= 1992 Réunionese general election =

Elections in the French overseas department of Réunion

Elections to both the Regional Council and General Council were held in Réunion on 22 March 1992, as part of the French regional elections. The Free Dom party emerged as the largest in the Regional Council, winning 17 of the 45 seats.

==Results==
===Regional Council===

| Party |  | Votes | % | Seats | +/– |
|  | Free Dom |  | 30.80 | 17 | New |
|  | RPR–UDF |  | 25.63 | 14 | –4 |
|  | Communist Party of Réunion |  | 17.94 | 9 | –4 |
|  | Socialist Party |  | 10.54 | 5 | –1 |
|  | RPR dissidents (Auguste Legros) |  | 4.94 | 0 | New |
|  | Greens |  | 1.64 | 0 | New |
|  | Ecology Generation |  | 1.46 | 0 | New |
|  | Other green parties |  | 1.30 | 0 | New |
|  | National Front |  | 1.24 | 0 | 0 |
|  | Independents |  | 4.51 | 0 | New |
| Total |  |  |  | 45 | 0 |
Source: French Politics

===General Council===

| Party |  | Seats | +/– |
|  | Right-wing independents | 20 | +1 |
|  | Communist Party of Réunion | 12 | +3 |
|  | Socialist Party | 6 | +2 |
|  | Others | 9 | – |
| Total |  | 47 | +3 |
Source: Europa World Year Book

==Aftermath==
Following the elections, Free Dom formed an alliance with Communist Party, with the two holding 26 seats. Free Dom leader Camille Sudre was subsequently elected President of the Council with a majority of 27 votes.

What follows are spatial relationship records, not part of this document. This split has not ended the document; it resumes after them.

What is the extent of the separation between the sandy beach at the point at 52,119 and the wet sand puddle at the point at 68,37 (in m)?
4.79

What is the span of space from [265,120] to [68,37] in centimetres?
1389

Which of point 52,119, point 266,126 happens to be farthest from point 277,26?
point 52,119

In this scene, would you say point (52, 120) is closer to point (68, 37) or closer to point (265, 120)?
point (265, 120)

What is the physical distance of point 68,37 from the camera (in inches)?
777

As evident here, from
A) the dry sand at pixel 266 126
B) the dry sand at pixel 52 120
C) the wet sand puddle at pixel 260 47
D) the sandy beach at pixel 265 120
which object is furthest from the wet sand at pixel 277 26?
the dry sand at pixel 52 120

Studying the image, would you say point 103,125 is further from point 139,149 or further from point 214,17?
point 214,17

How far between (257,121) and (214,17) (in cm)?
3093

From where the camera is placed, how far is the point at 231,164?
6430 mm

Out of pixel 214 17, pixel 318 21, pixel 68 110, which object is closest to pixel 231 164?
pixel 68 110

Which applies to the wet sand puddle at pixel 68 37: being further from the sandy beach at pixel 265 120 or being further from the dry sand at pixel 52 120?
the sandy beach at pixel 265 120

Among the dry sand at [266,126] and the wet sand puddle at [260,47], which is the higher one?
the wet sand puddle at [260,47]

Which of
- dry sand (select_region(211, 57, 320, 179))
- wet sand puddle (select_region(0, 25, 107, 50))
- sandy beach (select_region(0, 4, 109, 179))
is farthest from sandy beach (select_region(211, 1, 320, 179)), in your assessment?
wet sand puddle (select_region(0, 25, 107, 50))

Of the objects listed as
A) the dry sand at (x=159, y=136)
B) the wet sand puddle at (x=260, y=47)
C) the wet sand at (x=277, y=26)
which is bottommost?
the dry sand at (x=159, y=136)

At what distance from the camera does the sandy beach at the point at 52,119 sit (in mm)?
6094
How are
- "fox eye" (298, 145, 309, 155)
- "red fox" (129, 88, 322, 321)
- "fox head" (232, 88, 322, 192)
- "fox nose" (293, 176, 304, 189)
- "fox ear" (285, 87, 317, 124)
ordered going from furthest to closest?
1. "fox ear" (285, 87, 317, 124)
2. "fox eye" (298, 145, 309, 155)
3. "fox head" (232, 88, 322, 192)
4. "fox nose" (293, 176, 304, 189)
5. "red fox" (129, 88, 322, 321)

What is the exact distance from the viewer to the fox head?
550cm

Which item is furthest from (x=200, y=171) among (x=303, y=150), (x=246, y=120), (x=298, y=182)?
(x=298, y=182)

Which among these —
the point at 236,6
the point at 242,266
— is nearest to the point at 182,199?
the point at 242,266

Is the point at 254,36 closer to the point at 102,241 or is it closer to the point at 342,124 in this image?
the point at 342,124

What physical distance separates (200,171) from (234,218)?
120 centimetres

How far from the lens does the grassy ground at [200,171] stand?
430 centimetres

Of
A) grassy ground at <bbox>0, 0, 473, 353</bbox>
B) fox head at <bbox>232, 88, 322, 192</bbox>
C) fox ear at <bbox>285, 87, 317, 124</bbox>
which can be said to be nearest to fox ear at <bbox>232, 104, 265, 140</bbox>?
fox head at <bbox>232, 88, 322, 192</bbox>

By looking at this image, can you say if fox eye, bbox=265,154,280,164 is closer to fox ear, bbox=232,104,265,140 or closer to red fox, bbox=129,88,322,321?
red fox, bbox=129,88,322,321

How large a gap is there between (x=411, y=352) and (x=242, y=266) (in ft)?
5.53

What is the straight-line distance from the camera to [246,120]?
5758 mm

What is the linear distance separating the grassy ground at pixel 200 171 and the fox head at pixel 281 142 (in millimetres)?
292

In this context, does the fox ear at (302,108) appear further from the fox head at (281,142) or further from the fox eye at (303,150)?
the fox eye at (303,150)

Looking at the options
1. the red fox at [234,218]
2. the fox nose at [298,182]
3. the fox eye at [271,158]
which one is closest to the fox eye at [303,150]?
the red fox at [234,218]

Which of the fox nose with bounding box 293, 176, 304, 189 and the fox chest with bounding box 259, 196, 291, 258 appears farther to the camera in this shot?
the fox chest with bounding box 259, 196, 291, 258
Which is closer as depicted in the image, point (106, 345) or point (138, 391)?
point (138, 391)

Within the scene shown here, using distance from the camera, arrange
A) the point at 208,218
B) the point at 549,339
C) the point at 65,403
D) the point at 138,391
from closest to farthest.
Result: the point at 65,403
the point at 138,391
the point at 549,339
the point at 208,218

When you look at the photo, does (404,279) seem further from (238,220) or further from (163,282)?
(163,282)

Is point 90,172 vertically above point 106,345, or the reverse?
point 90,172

However, the Socialist Party launched an appeal against the election results, make accusations of media bias due to Radio Free-DOM, owned by Sudre, had campaigned in his favour. In May 1993 the French Conseil d'Etat annulled the results of the elections. Fresh elections were held the following month.